Perhaps that's the I making them more difficult than they need to be?


  1. I'm still in awe of your dressage movements & flying changes. I can fake my way through some of the movements but that's about it! lol I'm lucky to get *a* change when I ask for it lol. I'm sure you'll get this!!

    1. Nah...I've seen your changes on Brigit and they are clean and back to front.
      Now, Owen has truly impressive changes, but not in the sense I would like them to be. He leaps into the air, and usually comes down on the new lead but the leg sequence is difficult to understand without stop action photography...some sort of egg beater action.

  2. It could be too that your op and the time off you had, is affecting him too so it seems a bit more harder than it usually is for you. Don't forget that it was a big op you had and you've only just gotten back in the saddle! :-) Like Michelle, you'll get it as you get used to riding again :)

  3. There's always Jane, Paul, or Anne.... Jane and Paul's new place has an indoor.... Jus' sayin'

  4. Have you tried touching the outside hind with a stick the moment you ask for the change? I have used that method with success on several horses. Your timing has to be impeccable, but it helps get the horse to understand that the change must happen from the hind.
    Another good exercise is to ride shoulder-in to renvers and back in canter several times and then ask for the change while in renvers. This often help with horses that have trouble with shifting their body weight during the change and those who shift their body in anticipation of the change.
    These helped my horse, but I still feel your pain. The changes were always the most nail-biting bits of my tests. I don't think I had a single PSG test last season where I didn't miss a change. It was even more annoying because they were fine at home. Life goes on :)

    1. I have tried schooling with an extra long in hand whip so I can really cue the hocks to get Owen thinking about changing from behind.

      From watching your videos it seems like Will Powered is a) more level headed than Owen and b) more gifted than Owen when it comes to changes. Of course, you may be one of those naturally gifted riders to whom traing the changes comes more easily than they do to riders such as myself.

      Sometimes I have to count out loud just to get my timing down ("one, two, three, now!) but with hot headed equines like Owen I have to ask for the change a bit early when the diagonal pair is on the ground; if I wait for the hind legs to leave the ground, I'm doomed.

      But I can't tell you how much I admire your progress...I wish I had your resolve and courage to compete, as well as your poise. My coach is still drumming her fingertips on the arena walls waiting for me to scrape together the guts to compete at PSG. But for some reason, I'm terrified to make the plunge.

    2. BTW, congragulations on your silver medal.

    3. Thanks! The changes weren't easy on Willy. I actually got into side saddle riding because I thought I was confined to 2nd level forever and wanted to make it more interesting.
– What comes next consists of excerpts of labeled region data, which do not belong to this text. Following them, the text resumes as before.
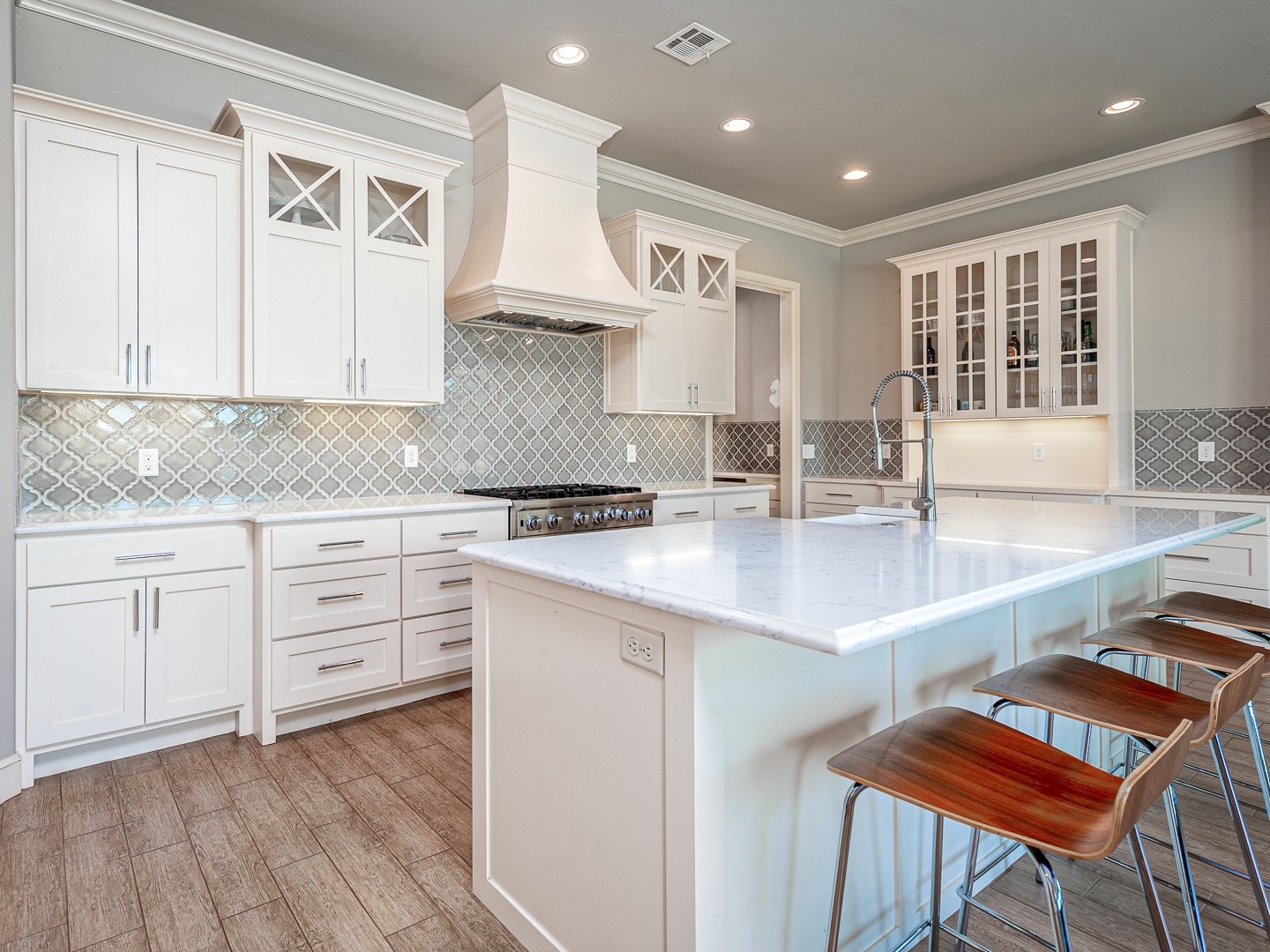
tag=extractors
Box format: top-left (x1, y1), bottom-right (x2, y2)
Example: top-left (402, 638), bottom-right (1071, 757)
top-left (444, 83), bottom-right (659, 339)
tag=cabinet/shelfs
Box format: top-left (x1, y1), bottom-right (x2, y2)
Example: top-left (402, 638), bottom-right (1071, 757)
top-left (207, 96), bottom-right (466, 411)
top-left (995, 203), bottom-right (1148, 415)
top-left (803, 475), bottom-right (881, 520)
top-left (1104, 488), bottom-right (1270, 607)
top-left (240, 497), bottom-right (518, 747)
top-left (620, 480), bottom-right (778, 528)
top-left (884, 241), bottom-right (994, 423)
top-left (11, 79), bottom-right (244, 404)
top-left (602, 208), bottom-right (753, 418)
top-left (11, 506), bottom-right (255, 792)
top-left (712, 469), bottom-right (780, 518)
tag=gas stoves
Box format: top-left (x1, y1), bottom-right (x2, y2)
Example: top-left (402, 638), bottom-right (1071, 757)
top-left (452, 483), bottom-right (658, 537)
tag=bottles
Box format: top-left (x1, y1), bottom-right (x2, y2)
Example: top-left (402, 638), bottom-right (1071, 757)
top-left (1073, 320), bottom-right (1084, 363)
top-left (926, 337), bottom-right (936, 376)
top-left (1081, 320), bottom-right (1097, 363)
top-left (961, 337), bottom-right (974, 373)
top-left (1007, 328), bottom-right (1039, 369)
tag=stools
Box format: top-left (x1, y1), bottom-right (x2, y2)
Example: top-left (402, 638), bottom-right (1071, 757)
top-left (1135, 590), bottom-right (1270, 699)
top-left (971, 651), bottom-right (1270, 952)
top-left (816, 701), bottom-right (1196, 952)
top-left (1079, 614), bottom-right (1270, 821)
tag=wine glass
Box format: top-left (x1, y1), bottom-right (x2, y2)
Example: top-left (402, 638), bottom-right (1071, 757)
top-left (1062, 373), bottom-right (1097, 406)
top-left (1010, 377), bottom-right (1038, 408)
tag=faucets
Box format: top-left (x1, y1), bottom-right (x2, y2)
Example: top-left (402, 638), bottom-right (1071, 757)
top-left (869, 369), bottom-right (938, 522)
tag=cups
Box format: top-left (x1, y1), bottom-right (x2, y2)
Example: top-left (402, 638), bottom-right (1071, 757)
top-left (959, 401), bottom-right (969, 410)
top-left (973, 400), bottom-right (985, 410)
top-left (930, 403), bottom-right (938, 411)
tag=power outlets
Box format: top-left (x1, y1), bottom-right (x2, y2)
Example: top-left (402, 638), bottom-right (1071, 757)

At least Owen has a very good piaffe and passage, so you know he can really sit, it's just getting him to sit while changing. All the pieces are there.

      I'd love to get together and compare notes sometime if you weren't so far. I wish I had as good of a grasp of the horse's balance; I still have trouble keeping Willy off the forehand in extensions.

      And sidesaddlegirl is right, you just had major surgery. The fact that you are riding at all right now is immeasurably impressive.

    4. It would be AWESOME to meet somewhere in the middle and do a pas de deux!